To solve the problem, we need to analyze the given line equation and find the conditions under which it passes through the point (m, n) for all real values of K. ### Step-by-step Solution: 1. **Write the given equation**: The equation of the line is given as: \[ (K+1)^2 x + K y - 2K^2 - 2 = 0 \] 2. **Expand the equation**: We can expand \((K+1)^2\) using the formula \(a^2 + 2ab + b^2\): \[ (K^2 + 2K + 1)x + Ky - 2K^2 - 2 = 0 \] This simplifies to: \[ K^2 x + 2K x + x + K y - 2K^2 - 2 = 0 \] 3. **Group the terms**: Rearranging the equation, we can group the terms involving K: \[ K^2(x - 2) + K(2x + y) + (x - 2) = 0 \] 4. **Factor out common terms**: We can factor out \((x - 2)\) from the equation: \[ (x - 2)(K^2 + 1) + K(2x + y) = 0 \] 5. **Analyze the equation**: For the line to pass through the point (m, n) for all values of K, the coefficients of K must equal zero.
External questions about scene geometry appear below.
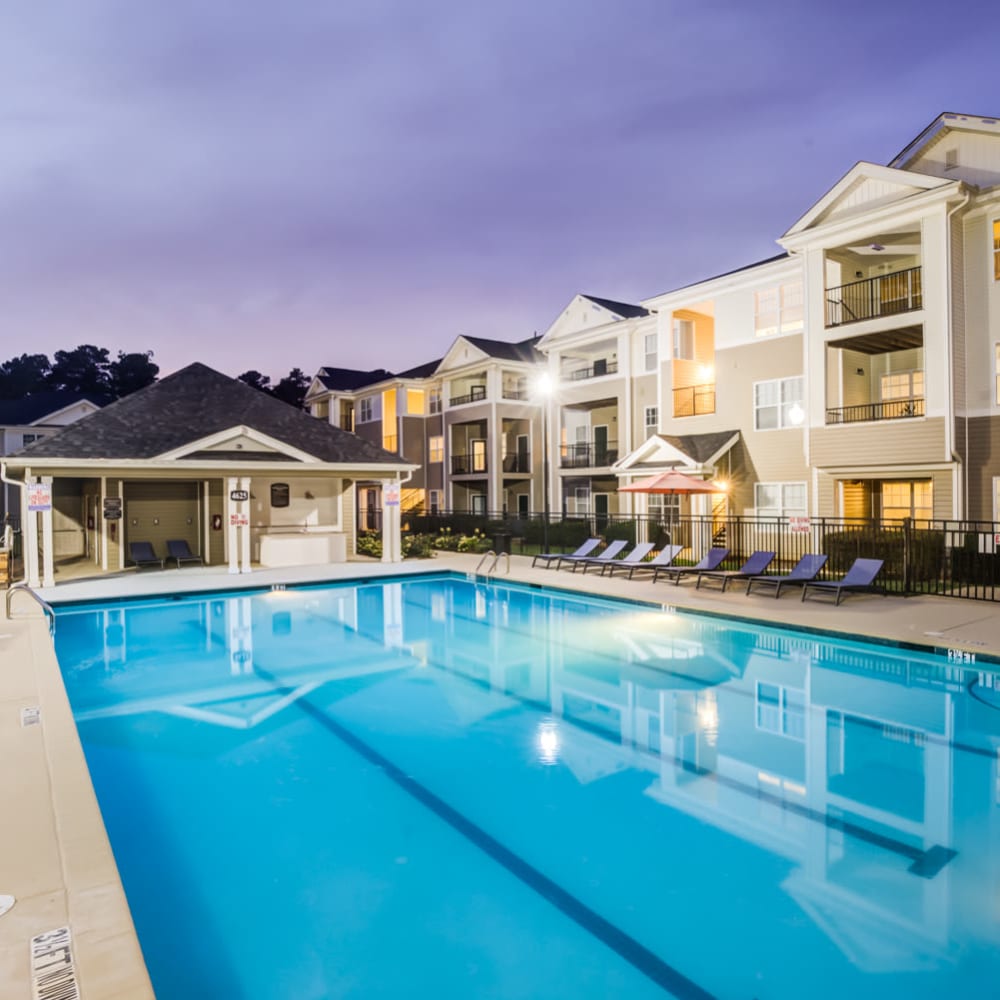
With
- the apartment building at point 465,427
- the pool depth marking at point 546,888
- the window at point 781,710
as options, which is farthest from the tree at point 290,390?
the pool depth marking at point 546,888

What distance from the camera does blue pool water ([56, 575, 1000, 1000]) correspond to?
4.20 m

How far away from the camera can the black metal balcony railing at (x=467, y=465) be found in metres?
33.0

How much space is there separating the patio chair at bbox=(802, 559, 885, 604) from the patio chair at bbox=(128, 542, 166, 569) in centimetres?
1721

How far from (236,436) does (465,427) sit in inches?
639

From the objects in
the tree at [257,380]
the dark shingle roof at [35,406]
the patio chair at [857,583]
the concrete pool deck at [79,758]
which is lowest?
the concrete pool deck at [79,758]

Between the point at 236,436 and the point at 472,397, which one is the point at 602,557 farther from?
the point at 472,397

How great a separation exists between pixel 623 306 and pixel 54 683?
2400 centimetres

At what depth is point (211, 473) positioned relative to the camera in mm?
19953

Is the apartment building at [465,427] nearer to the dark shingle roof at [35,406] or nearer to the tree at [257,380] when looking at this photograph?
the dark shingle roof at [35,406]

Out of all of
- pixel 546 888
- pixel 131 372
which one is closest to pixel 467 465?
pixel 546 888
This gives us two conditions: - \(x - 2 = 0\) (which gives \(x = 2\)) - \(2x + y = 0\) 6. **Substituting \(x = 2\)**: Substitute \(x = 2\) into the second condition: \[ 2(2) + y = 0 \implies 4 + y = 0 \implies y = -4 \] 7. **Conclusion**: Therefore, the point (m, n) that the line passes through for all values of K is: \[ (m, n) = (2, -4) \] ### Final Answer: The point (m, n) is \((2, -4)\).